## SHORT EXERCISE
Reproduce the listing verbatim, starting at the line containing "How far from the camera is" and continuing through the final line of the listing.
## Begin EXCERPTED RECORDS
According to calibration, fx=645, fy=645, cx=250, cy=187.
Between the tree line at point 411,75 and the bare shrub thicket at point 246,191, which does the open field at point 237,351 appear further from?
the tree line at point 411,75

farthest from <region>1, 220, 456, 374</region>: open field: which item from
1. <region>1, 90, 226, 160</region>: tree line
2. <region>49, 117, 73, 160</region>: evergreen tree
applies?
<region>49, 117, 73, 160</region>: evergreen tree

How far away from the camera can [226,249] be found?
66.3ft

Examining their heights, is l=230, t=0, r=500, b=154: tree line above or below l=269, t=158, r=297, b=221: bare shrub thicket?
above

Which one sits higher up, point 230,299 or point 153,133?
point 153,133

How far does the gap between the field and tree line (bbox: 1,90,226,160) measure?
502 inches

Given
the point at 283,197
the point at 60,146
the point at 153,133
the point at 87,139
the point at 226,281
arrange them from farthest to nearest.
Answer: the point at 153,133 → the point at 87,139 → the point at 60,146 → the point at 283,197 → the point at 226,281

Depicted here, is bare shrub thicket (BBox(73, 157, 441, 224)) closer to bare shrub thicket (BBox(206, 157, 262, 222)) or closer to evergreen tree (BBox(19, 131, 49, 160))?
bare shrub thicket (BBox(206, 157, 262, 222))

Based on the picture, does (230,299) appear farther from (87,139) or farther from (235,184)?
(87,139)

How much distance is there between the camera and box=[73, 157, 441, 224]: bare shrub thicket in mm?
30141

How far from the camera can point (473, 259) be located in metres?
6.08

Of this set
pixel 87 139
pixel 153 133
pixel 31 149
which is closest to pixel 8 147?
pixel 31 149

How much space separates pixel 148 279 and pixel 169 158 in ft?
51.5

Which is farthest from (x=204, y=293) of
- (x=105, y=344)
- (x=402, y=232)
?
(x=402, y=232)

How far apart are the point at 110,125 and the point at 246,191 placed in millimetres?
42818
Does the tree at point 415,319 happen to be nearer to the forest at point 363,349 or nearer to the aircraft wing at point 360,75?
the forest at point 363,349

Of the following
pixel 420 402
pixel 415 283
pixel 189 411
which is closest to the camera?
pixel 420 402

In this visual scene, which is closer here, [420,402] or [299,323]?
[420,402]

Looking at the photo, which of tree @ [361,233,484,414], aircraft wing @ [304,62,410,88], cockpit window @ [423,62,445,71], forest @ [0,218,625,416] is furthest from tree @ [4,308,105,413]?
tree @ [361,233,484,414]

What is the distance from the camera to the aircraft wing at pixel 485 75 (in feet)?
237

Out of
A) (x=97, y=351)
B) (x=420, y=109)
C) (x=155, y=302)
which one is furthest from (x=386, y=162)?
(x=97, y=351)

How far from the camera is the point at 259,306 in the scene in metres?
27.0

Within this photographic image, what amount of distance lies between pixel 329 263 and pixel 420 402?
## End EXCERPTED RECORDS
## EXERCISE RESULT
How far from the camera is the point at 259,306 in the scene in metres?
27.0

Within this photographic image, what amount of distance lies between pixel 329 263 and pixel 420 402?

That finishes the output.